Database normalization is a structured set of steps for optimally designing a database model. Through database normalization, database administrators, data engineers and data architects can model and design a framework for storing an application’s data in such a way that the database layer of the application functions at maximum efficiency.
In this context, the data model refers to the set of relationships and conceptual entities specific to the business use case that the data represents. For example, in the case of retail banking data, this may include financial transactions and customer savings account information.
Since most websites and software applications rely on the storage of data to operate efficiently, database normalization remains a crucial step in data management.
Database Normal Forms
- 0NF — Zero Normal Form: Data that is not yet normalized
- 1NF — First Normal Form: Data that is de-duplicated and with key attributes identified
- 2NF — Second Normal Form: Achieves full functional dependencies on the key attributes
- 3NF — Third Normal Form: Removes transitive dependencies
- Boyce-Codd Normal Form: Eliminates all functional dependencies on non-key attributes that can be used as candidate key(s)
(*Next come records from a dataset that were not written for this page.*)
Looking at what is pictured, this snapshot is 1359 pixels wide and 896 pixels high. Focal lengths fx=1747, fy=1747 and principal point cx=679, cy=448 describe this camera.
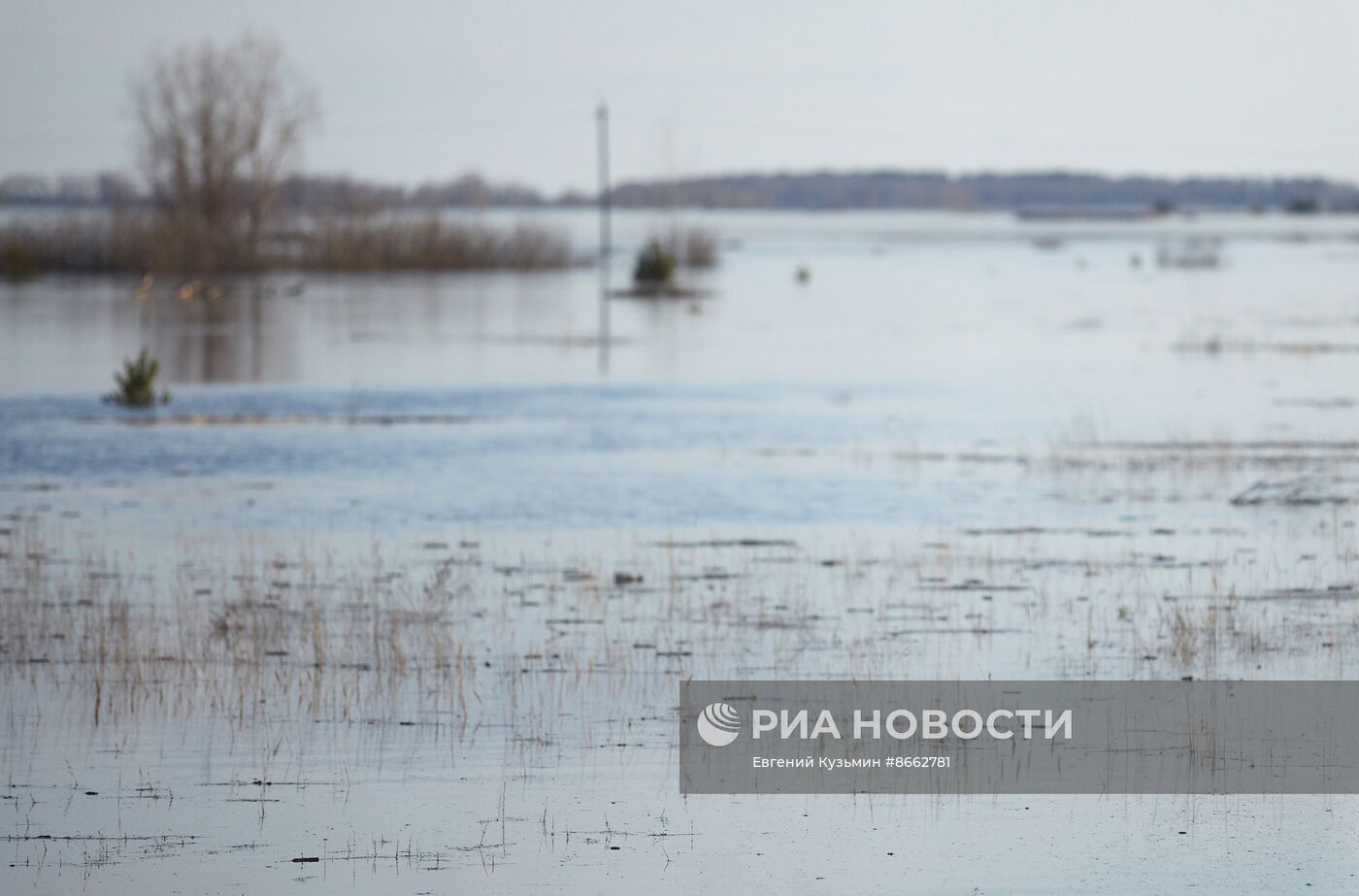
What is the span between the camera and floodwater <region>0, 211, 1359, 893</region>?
655cm

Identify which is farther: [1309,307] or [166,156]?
[166,156]

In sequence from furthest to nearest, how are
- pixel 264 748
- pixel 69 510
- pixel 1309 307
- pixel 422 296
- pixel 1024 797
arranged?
pixel 422 296
pixel 1309 307
pixel 69 510
pixel 264 748
pixel 1024 797

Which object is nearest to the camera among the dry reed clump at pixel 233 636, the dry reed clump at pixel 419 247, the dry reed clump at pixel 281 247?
the dry reed clump at pixel 233 636

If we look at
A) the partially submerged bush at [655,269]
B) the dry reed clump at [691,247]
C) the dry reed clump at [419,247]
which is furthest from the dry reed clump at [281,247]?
the partially submerged bush at [655,269]

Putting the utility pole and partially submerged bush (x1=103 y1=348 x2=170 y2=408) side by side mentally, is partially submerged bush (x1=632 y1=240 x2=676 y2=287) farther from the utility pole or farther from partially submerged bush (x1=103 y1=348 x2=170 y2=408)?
partially submerged bush (x1=103 y1=348 x2=170 y2=408)

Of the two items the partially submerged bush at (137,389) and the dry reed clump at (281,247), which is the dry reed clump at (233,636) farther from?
the dry reed clump at (281,247)

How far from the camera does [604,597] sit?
10883mm

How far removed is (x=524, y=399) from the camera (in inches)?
934

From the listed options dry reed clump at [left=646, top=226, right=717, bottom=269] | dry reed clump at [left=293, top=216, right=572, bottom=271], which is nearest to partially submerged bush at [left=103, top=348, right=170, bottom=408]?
dry reed clump at [left=293, top=216, right=572, bottom=271]

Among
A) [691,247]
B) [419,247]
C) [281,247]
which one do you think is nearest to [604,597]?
[419,247]

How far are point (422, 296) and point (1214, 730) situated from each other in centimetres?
4276

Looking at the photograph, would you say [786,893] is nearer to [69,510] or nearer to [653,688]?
[653,688]

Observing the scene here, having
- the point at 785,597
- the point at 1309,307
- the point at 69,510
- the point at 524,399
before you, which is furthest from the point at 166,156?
the point at 785,597

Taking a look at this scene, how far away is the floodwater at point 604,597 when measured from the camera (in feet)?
21.5
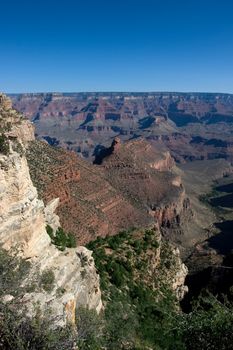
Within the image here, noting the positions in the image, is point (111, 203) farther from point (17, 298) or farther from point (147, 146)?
point (147, 146)

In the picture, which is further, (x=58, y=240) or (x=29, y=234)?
(x=58, y=240)

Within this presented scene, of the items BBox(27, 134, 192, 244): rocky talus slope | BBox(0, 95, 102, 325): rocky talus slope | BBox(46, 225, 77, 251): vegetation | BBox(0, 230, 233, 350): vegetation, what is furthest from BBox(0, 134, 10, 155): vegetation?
BBox(27, 134, 192, 244): rocky talus slope

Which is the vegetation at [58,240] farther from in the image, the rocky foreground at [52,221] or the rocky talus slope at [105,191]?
the rocky talus slope at [105,191]

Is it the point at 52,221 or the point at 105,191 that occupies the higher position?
the point at 52,221

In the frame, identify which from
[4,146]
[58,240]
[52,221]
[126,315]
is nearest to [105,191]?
[52,221]

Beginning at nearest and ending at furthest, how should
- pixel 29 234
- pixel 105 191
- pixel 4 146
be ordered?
pixel 4 146 < pixel 29 234 < pixel 105 191

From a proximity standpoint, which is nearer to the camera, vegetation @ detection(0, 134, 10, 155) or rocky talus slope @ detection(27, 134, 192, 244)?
vegetation @ detection(0, 134, 10, 155)

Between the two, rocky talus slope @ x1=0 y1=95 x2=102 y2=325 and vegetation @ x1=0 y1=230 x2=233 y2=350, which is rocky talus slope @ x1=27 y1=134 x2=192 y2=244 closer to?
vegetation @ x1=0 y1=230 x2=233 y2=350

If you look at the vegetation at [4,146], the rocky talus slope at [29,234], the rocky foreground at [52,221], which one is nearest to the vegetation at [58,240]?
the rocky foreground at [52,221]

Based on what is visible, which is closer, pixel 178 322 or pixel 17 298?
pixel 17 298

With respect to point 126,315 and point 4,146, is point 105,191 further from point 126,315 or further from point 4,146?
point 4,146

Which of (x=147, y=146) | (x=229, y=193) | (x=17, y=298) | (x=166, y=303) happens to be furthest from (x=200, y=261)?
(x=229, y=193)
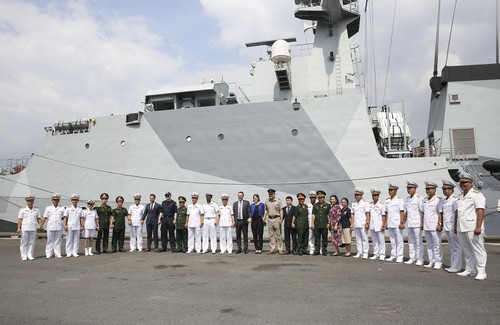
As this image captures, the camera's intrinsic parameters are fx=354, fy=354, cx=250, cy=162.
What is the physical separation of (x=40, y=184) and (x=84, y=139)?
8.72ft

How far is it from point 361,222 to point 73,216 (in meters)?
6.68

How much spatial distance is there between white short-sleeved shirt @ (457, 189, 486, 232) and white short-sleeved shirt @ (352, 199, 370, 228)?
244cm

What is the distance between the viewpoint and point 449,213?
599cm

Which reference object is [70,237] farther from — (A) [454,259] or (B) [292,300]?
(A) [454,259]

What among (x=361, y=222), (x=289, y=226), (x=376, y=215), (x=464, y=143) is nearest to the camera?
(x=376, y=215)

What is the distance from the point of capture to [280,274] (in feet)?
18.2

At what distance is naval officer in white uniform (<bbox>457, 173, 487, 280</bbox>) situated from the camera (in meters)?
5.09

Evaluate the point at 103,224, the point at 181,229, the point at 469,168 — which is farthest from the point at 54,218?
the point at 469,168

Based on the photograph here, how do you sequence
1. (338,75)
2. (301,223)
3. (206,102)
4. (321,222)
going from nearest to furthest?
(321,222) → (301,223) → (338,75) → (206,102)

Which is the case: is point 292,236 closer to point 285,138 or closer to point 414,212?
point 414,212

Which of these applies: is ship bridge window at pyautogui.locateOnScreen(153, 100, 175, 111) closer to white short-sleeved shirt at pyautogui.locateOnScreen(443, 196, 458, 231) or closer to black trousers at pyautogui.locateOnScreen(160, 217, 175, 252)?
black trousers at pyautogui.locateOnScreen(160, 217, 175, 252)

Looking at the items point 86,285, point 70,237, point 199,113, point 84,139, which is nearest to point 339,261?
point 86,285

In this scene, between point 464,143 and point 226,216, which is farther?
point 464,143

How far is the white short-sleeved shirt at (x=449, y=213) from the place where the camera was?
592 centimetres
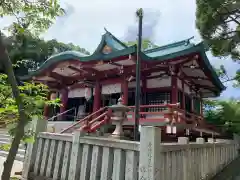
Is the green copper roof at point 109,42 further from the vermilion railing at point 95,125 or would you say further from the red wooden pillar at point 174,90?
the vermilion railing at point 95,125

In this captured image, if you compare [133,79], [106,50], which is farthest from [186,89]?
[106,50]

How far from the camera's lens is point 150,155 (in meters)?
3.21

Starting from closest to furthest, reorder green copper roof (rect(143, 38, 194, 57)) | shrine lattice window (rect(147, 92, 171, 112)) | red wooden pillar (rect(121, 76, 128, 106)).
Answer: red wooden pillar (rect(121, 76, 128, 106)) < shrine lattice window (rect(147, 92, 171, 112)) < green copper roof (rect(143, 38, 194, 57))

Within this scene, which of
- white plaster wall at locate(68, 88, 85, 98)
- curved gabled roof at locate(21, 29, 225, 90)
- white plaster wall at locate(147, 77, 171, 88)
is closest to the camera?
curved gabled roof at locate(21, 29, 225, 90)

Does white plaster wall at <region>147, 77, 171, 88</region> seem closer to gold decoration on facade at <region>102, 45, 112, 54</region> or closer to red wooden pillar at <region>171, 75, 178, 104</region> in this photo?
red wooden pillar at <region>171, 75, 178, 104</region>

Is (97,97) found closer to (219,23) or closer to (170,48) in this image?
(170,48)

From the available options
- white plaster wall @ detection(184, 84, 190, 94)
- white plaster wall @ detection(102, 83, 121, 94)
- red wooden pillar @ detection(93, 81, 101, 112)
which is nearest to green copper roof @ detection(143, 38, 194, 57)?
white plaster wall @ detection(184, 84, 190, 94)

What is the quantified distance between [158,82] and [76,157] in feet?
27.1

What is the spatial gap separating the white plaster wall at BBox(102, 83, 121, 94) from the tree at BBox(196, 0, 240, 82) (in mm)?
7599

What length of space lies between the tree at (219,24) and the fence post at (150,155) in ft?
43.9

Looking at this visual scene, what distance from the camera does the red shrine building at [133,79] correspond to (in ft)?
33.2

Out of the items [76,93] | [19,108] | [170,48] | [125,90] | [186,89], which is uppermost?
[170,48]

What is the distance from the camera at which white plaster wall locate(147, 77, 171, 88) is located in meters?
11.4

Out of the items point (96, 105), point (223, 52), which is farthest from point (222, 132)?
point (96, 105)
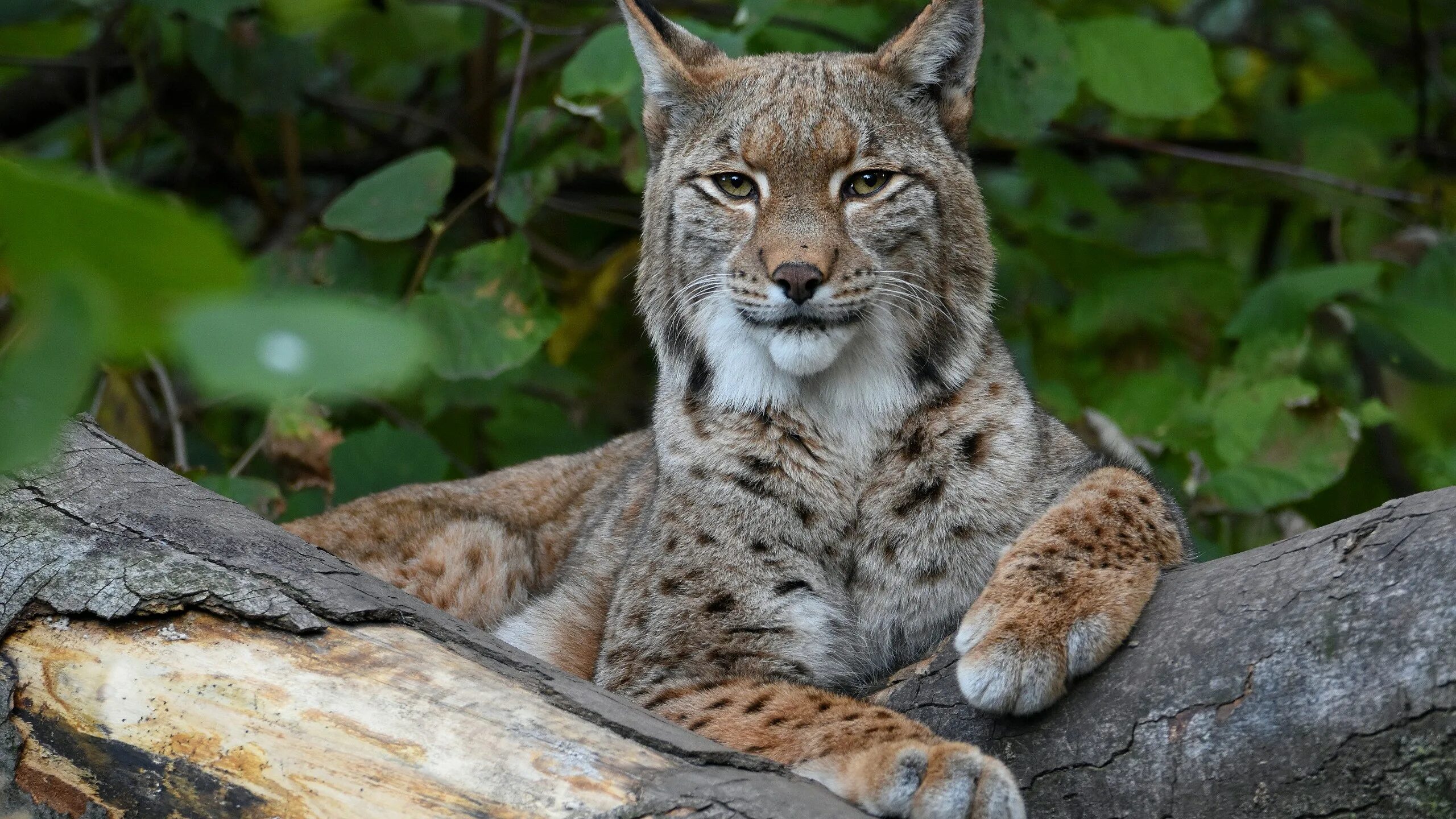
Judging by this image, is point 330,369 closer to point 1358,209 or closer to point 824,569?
point 824,569

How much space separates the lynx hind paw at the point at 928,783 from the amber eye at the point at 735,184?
1.75m

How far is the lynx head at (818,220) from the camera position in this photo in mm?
3711

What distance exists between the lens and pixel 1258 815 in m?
2.46

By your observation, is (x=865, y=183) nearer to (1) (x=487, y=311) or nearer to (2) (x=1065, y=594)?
(2) (x=1065, y=594)

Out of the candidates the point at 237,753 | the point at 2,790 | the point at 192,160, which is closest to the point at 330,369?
the point at 237,753

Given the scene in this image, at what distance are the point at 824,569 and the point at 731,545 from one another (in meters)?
0.27

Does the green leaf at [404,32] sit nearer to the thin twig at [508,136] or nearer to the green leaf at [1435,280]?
the thin twig at [508,136]

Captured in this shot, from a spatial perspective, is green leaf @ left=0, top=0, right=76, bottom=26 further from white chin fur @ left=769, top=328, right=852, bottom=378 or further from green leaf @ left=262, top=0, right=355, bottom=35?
white chin fur @ left=769, top=328, right=852, bottom=378

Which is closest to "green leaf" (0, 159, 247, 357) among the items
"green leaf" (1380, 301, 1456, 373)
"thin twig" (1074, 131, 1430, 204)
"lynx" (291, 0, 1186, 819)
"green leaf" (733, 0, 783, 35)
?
"lynx" (291, 0, 1186, 819)

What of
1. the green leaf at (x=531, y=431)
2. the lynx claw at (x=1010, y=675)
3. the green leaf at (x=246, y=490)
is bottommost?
the green leaf at (x=531, y=431)

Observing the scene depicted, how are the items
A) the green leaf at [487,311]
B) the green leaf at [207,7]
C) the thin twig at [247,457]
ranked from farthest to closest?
the thin twig at [247,457], the green leaf at [487,311], the green leaf at [207,7]

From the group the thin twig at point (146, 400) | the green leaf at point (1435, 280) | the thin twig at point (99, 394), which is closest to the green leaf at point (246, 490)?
the thin twig at point (99, 394)

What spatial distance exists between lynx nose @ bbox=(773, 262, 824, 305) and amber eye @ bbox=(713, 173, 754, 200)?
45 cm

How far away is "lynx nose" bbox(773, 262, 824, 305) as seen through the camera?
358 centimetres
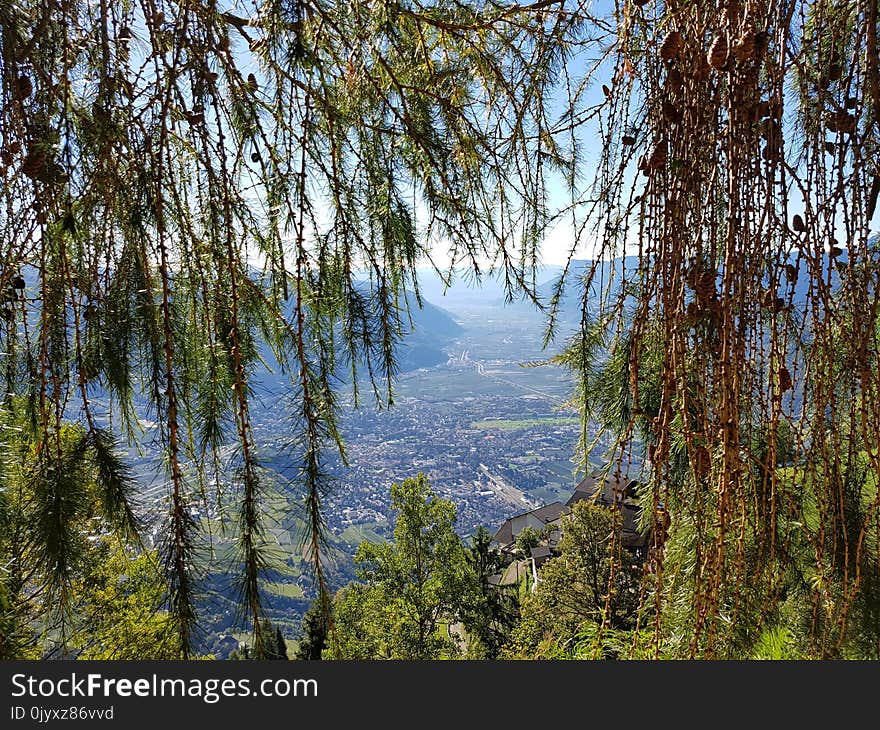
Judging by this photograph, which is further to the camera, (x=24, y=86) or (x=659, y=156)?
(x=24, y=86)

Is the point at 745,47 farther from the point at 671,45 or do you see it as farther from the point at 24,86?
the point at 24,86

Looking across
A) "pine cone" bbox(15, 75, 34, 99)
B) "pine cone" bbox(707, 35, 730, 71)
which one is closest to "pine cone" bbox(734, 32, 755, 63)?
"pine cone" bbox(707, 35, 730, 71)

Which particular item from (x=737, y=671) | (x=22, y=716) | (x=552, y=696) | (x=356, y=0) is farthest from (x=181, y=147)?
(x=737, y=671)

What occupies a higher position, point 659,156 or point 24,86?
A: point 24,86

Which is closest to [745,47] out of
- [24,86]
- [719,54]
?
[719,54]

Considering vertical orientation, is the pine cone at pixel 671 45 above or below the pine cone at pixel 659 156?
above

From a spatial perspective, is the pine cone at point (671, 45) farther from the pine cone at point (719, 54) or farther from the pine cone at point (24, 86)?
the pine cone at point (24, 86)

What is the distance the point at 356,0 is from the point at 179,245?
16.9 inches

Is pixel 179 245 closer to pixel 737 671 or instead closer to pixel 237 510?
pixel 237 510

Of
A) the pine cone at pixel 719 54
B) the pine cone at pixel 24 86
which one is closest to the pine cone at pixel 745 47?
the pine cone at pixel 719 54

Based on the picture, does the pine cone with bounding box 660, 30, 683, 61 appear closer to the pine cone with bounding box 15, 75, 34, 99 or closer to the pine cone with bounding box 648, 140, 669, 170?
the pine cone with bounding box 648, 140, 669, 170

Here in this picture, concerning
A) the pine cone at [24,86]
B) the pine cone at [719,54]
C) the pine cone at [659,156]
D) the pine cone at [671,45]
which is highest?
the pine cone at [24,86]

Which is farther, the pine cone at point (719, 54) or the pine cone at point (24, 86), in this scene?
the pine cone at point (24, 86)

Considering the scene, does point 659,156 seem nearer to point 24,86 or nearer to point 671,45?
point 671,45
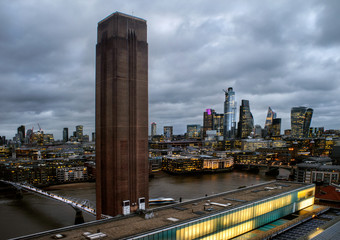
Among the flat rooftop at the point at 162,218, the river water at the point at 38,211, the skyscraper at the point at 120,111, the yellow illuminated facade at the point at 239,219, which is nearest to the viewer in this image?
the flat rooftop at the point at 162,218

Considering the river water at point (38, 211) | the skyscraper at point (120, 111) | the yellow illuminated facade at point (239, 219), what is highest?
the skyscraper at point (120, 111)

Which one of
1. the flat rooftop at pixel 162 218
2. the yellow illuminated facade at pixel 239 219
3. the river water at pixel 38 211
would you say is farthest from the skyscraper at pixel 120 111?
the river water at pixel 38 211

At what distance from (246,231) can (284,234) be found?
175 inches

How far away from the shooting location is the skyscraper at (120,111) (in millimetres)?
31531

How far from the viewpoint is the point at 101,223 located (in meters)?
22.8

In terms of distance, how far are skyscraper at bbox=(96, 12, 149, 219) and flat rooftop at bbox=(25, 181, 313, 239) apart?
798cm

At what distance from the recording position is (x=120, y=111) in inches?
1256

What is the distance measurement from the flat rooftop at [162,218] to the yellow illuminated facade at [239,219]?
0.58m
- 4NF & 5NF — Fourth and Fifth Normal Forms: Removes multi-value dependencies and join dependencies
It’s worth noting there is also a sixth normal form (6NF). That said, 6NF is not yet standardized so I haven’t included it in this definition.
Why Do We Need Database Normalization?
The database normalization process is a critical step in our database management for many reasons. Database normalization helps us:
- Avoid database anomalies
- Manage functional dependencies of data
- Achieve a loosely coupled database model
- Avoid redundancies
- Avoid bugs
- Achieve operational efficiency and performance
1. Avoid Database Anomalies
Database anomalies are errors that occur when modifying data, such as inserting, updating or deleting specific data values or attributes. These changes can lead to incorrect or missing data. Normalizing the data can prevent the database from suffering from these problems during daily operations.
2. Manage Functional Dependencies of Data
Functional dependencies are relationships between database attributes, which are the conceptual and physical entities the data represents. A customer’s attribute could be their phone number or home address.
Here’s how it works: One attribute (A) is functionally dependent on another attribute (B) when, by knowing the value of B, you can uniquely determine the value of A. This process does not work in reverse. In other words, functional dependencies represent relationships between data. These are best organized or managed through normalization, a process that I’ll demonstrate below.
3. Achieve a Loosely Coupled Database Model
In database design, we want to avoid having many parts of the database (and its data) depend on several other parts of the database. In other words, we want to avoid a tightly coupled system.
In a tightly coupled system, one part of the system can break or stop functioning, thereby leading to many other parts breaking, which ultimately negatively affects database performance.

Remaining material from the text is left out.